Un organisme issu du mouvement breton (emsav)
Le CELIB est créé le 22 juillet 1950 à Quimper. Fondateur et secrétaire général du comité, Joseph Martray est un militant du mouvement breton. Conscient des divisions et des limites de l’action des différents organismes constituant l’emsav et du discrédit qui frappe celui-ci à la Libération, il élabore une nouvelle stratégie visant à faire reconnaître les intérêts spécifiques d’un « peuple breton » (nom de la revue qu’il dirige de 1947 à 1950). Il est convaincu de la nécessité de regrouper les forces vives de la région autour d’un néo-régionalisme breton.
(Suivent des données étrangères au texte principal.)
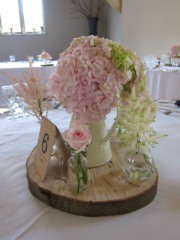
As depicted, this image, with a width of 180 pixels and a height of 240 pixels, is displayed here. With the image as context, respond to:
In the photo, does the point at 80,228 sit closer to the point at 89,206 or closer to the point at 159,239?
the point at 89,206

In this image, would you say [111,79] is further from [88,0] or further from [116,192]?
[88,0]

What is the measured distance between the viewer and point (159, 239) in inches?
17.0

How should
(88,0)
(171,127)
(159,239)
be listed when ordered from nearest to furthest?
A: (159,239), (171,127), (88,0)

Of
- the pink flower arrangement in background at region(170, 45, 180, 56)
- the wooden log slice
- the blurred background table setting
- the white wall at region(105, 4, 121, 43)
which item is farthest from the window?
the wooden log slice

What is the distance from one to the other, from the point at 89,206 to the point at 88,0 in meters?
6.23

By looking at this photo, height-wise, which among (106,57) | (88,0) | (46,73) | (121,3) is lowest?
(46,73)

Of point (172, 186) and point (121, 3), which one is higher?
point (121, 3)

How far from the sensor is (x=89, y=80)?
47 cm

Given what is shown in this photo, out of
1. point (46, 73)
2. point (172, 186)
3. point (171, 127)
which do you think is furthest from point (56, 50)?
point (172, 186)

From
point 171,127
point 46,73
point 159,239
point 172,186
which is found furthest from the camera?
point 46,73

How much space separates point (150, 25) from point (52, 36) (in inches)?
109

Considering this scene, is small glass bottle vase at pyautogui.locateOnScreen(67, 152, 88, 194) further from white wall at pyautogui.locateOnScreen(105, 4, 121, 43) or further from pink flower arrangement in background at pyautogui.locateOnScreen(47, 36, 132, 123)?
white wall at pyautogui.locateOnScreen(105, 4, 121, 43)

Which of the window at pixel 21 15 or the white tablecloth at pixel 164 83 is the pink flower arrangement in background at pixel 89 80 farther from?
the window at pixel 21 15

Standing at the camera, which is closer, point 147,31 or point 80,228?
point 80,228
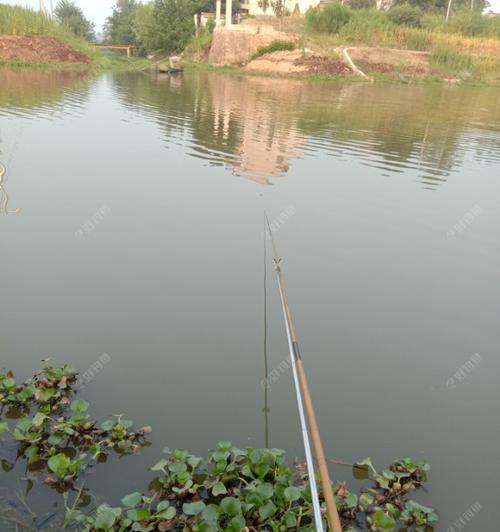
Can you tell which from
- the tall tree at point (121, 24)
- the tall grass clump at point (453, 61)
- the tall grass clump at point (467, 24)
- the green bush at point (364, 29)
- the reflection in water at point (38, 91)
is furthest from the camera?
the tall tree at point (121, 24)

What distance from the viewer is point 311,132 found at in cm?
1648

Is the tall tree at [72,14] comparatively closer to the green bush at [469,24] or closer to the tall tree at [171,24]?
the tall tree at [171,24]

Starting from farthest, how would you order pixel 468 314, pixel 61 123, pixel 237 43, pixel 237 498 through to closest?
1. pixel 237 43
2. pixel 61 123
3. pixel 468 314
4. pixel 237 498

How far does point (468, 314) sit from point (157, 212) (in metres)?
5.20

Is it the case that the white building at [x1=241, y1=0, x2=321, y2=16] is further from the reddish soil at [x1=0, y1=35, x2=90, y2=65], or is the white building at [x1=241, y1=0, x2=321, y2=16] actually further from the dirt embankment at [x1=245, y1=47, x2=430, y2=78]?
the reddish soil at [x1=0, y1=35, x2=90, y2=65]

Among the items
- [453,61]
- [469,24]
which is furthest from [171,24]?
[469,24]

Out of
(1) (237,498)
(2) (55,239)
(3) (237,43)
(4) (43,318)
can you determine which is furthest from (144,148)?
(3) (237,43)

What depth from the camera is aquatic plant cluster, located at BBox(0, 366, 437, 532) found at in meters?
3.14

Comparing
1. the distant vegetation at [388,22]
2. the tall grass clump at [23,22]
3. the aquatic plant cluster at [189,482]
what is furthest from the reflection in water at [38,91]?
the distant vegetation at [388,22]

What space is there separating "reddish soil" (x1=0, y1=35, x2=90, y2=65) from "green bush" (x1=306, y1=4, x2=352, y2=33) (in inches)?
800

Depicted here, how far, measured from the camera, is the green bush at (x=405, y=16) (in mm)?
49688

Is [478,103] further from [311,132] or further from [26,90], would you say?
[26,90]

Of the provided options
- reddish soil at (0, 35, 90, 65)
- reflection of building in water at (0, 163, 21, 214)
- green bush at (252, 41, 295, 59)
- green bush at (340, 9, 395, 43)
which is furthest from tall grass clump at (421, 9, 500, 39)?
reflection of building in water at (0, 163, 21, 214)

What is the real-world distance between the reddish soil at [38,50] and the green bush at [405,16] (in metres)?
29.4
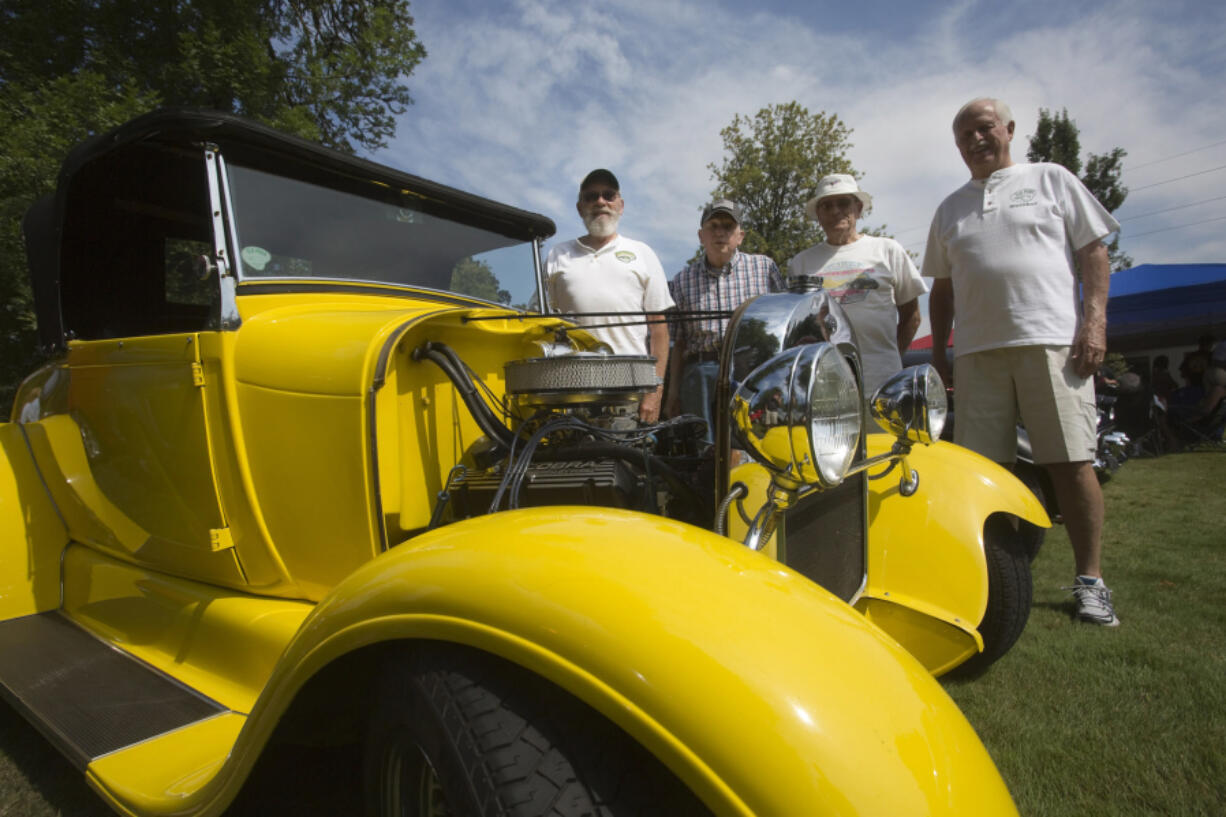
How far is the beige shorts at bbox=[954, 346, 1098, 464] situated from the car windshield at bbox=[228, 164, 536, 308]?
6.84 ft

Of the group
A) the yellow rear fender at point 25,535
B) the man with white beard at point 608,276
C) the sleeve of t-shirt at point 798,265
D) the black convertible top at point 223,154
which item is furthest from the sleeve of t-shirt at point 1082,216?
the yellow rear fender at point 25,535

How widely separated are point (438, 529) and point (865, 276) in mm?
2622

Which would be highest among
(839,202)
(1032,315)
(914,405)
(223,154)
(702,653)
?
(839,202)

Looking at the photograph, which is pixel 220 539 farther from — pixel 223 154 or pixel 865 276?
pixel 865 276

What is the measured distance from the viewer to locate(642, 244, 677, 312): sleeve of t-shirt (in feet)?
10.6

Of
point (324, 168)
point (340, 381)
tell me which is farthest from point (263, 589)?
point (324, 168)

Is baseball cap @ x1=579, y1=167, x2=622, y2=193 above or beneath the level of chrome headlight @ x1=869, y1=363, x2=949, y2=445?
above

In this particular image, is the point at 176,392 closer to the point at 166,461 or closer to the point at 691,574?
the point at 166,461

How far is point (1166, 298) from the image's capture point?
9594mm

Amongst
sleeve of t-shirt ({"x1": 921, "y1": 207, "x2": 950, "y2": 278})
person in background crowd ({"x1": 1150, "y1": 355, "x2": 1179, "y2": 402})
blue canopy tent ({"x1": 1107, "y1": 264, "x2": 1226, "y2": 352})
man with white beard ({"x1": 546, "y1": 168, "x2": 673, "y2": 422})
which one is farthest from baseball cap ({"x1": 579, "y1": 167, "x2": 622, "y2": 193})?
person in background crowd ({"x1": 1150, "y1": 355, "x2": 1179, "y2": 402})

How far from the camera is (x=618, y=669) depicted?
787 mm

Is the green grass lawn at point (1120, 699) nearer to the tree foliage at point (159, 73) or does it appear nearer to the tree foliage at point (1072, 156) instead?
the tree foliage at point (159, 73)

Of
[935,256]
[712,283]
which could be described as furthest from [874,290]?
[712,283]

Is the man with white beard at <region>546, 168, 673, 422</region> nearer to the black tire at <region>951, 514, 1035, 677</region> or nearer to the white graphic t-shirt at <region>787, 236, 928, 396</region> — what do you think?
the white graphic t-shirt at <region>787, 236, 928, 396</region>
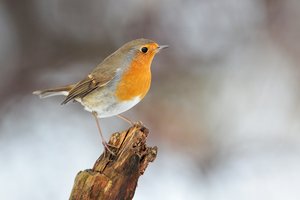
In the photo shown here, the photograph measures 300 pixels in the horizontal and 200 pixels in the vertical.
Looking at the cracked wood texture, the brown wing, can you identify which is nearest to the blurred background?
the brown wing

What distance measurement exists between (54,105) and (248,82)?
157 centimetres

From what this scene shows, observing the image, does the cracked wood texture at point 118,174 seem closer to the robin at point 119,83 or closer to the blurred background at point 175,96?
the robin at point 119,83

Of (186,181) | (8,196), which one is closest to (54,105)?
(8,196)

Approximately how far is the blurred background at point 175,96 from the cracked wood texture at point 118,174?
60.2 inches

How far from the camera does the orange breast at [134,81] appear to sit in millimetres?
2434

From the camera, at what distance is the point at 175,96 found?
14.5 feet

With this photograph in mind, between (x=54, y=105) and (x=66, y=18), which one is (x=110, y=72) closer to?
(x=54, y=105)

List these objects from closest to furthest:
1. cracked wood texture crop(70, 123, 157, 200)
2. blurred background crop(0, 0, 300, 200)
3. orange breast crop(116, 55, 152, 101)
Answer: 1. cracked wood texture crop(70, 123, 157, 200)
2. orange breast crop(116, 55, 152, 101)
3. blurred background crop(0, 0, 300, 200)

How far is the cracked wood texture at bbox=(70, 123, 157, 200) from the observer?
2045 millimetres

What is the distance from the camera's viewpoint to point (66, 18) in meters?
4.82

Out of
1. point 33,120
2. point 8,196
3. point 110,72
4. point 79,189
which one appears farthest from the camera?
point 33,120

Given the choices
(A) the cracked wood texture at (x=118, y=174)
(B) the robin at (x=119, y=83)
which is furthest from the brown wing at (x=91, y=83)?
(A) the cracked wood texture at (x=118, y=174)

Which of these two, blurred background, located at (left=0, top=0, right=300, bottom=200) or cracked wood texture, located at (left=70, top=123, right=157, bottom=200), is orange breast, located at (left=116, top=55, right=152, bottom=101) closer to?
cracked wood texture, located at (left=70, top=123, right=157, bottom=200)

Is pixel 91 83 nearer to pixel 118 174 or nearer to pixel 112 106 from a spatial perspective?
pixel 112 106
Le CELIB tente donc de rassembler les élites politiques de toute obédience à l’exclusion des communistes, les élites socioéconomiques et les élites culturelles issues des grandes associations bretonnes fondées depuis la fin du XIXe siècle. Le succès rapide du CELIB doit beaucoup à l’énergie et à la perspicacité de Martray mais aussi à la personnalité éminente de son président, René Pleven.
L’interlocuteur privilégié de l’État en Bretagne
Le CELIB s’impose rapidement comme l’interlocuteur privilégié de l’État dans le cadre de la politique d’aménagement du territoire. Le comité breton promeut un développement régional à travers la modernisation des structures agricoles, le développement industriel et touristique ou encore l’amélioration des infrastructures de transport. Sous l’impulsion d’un géographe de l’université de Rennes, Michel Phlipponneau, le CELIB tente de coordonner et de structurer les demandes des milieux professionnels et des élus bretons dans le cadre de documents de planification régionale comme le Plan breton en 1952 ou la loi-programme pour la Bretagne en 1961. Le CELIB co-construit alors avec les représentants de l’État les documents prospectifs et les actions concrètes devant conduire à un développement régional soutenu afin de freiner les déséquilibres régionaux identifiés en 1947 par Jean-François Gravier dans son livre, Paris et le désert français.
Les « batailles » du CELIB, entre succès et crises
L’action du CELIB débouche sur quelques succès incontestables pour la Bretagne. Ainsi, en 1956, la Bretagne est la première région dotée d’un Programme d’action régionale largement inspiré par le Plan breton. En 1962, la « bataille du rail » permet l’octroi de tarifs spécifiques pour les exportations d’une région jugée trop excentrée par rapport aux grands marchés de consommation. En pleine crise de Mai 68, le gouvernement de Georges Pompidou accorde un plan routier breton, entre autres mesures, visant à une modernisation accélérée des régions de l’Ouest. Enfin, en janvier 1969, lors d’un discours à Rennes à propos de la régionalisation, le général de Gaulle déclare : « Ce qui a été fait en Bretagne avec le CELIB a été essentiel. C’est ce qu’il faut faire pour toute la France ».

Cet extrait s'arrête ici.